¿Cómo acabó? ¿Te pilló? ¿Confesaste?
Me dejé pillar. No es tan penoso como confesar, ni tan vergonzante como que te pillen. Surte el efecto catártico de la confesión y tiene la ventaja de que no has de esforzarte en buscar las palabras para nombrar lo que sólo puede dolerte y doler al otro. Además en mi caso la papeleta era más difícil. No sólo rompía mi pareja. También perdía mi trabajo y mi casa, que tenía gracias a él. Sabía que no podía evitar el desenlace, pero no tenía valor para sentarme fríamente delante de él y desencadenarlo. Así que lo dejé suceder. Fue cruel.
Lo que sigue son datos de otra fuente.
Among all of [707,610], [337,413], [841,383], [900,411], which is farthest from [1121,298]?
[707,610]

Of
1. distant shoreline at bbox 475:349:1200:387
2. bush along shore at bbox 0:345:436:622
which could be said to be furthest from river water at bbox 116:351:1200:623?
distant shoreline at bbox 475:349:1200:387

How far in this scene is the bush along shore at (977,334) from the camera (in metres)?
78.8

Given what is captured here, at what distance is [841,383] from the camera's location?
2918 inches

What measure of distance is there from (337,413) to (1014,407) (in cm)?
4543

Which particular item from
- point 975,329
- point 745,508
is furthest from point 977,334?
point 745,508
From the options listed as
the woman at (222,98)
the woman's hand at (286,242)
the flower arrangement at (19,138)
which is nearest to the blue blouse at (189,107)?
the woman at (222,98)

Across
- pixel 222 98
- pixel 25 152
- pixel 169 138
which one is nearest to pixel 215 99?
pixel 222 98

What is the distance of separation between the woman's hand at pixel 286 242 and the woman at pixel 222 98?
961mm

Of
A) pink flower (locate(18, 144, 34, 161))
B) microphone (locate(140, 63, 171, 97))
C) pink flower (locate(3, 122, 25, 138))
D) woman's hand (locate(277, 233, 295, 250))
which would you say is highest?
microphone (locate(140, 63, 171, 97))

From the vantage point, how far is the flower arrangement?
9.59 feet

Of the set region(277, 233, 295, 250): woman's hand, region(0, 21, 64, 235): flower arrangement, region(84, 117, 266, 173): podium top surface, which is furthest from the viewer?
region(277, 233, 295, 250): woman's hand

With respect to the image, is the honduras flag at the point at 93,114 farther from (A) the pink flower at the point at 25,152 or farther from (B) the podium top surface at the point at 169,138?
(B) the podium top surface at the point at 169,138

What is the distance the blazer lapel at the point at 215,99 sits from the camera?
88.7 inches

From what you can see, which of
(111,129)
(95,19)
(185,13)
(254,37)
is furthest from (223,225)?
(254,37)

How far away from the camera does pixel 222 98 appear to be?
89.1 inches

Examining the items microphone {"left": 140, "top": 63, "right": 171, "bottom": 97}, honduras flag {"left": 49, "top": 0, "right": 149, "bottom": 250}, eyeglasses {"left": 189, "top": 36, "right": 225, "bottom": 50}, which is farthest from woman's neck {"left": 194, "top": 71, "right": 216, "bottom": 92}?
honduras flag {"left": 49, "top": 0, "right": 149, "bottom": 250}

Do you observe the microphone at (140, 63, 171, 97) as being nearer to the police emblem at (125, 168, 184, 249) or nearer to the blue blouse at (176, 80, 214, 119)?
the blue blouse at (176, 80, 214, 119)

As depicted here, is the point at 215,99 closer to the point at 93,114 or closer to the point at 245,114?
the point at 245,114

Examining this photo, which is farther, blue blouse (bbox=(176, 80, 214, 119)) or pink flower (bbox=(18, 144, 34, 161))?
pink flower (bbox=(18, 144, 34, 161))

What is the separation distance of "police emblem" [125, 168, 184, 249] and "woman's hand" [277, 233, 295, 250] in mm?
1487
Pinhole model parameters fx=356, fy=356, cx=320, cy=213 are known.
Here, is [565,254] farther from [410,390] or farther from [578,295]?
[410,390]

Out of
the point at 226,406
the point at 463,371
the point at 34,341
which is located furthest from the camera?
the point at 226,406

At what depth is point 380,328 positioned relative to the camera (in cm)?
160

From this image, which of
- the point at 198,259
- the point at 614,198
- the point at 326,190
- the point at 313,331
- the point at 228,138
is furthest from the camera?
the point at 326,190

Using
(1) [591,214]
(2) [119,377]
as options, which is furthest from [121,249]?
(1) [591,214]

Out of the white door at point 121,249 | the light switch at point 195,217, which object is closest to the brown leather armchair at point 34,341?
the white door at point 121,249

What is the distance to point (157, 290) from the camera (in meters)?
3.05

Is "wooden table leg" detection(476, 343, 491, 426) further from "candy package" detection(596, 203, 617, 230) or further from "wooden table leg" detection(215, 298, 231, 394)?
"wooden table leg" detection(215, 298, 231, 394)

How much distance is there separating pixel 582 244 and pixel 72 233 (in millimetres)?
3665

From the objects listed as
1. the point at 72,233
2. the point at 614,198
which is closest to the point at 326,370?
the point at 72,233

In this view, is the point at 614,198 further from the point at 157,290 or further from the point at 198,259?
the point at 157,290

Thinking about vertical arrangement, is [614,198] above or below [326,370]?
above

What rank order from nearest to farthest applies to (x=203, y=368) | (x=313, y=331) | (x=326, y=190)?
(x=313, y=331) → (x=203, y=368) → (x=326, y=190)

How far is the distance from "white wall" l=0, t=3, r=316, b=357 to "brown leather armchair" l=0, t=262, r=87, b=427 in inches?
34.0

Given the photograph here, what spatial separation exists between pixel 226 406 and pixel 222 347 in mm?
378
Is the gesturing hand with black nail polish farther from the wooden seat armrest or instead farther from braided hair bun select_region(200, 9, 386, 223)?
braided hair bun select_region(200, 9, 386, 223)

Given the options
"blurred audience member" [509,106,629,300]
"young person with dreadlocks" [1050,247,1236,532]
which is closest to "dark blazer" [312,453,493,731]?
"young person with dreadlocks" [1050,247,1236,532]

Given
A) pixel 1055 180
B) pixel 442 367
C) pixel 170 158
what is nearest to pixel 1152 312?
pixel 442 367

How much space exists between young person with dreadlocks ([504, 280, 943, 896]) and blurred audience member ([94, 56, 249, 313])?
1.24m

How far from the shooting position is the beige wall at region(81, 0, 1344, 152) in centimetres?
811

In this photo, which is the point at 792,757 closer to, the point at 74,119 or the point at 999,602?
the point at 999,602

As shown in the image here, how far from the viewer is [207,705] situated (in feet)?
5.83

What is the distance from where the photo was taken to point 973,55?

Pero más simple. Fui expulsada y eso me ayudó luego, para poder superarlo.
A primera vista, sería él quien tuviera que superarlo, ¿no? Fuiste tú la que se cansó y se buscó otro plan.
Me tiraba a otro, solamente. Pero no tenía nada, había perdido lo que me había mantenido en pie durante los últimos cinco años y no podía responsabilizar de la pérdida a nadie más que a mí. En cierto sentido, lo pasé mucho peor que cuando me abandonaron. Esta vez la culpa fue inmensa, insufrible. Porque yo quería seguir queriéndole como antes, sin que hubiera en mi corazón espacio para nada más, pero primero había dejado de hacerlo, luego le había engañado, y al final no había encontrado otra forma de separarme de él que herirlo hasta el punto de obligarlo a echarme. Me sentía malvada, estúpida, incluso llegué a dudar seriamente de mi salud mental. Porque lo más terrible era que seguía sintiendo mucho cariño por él.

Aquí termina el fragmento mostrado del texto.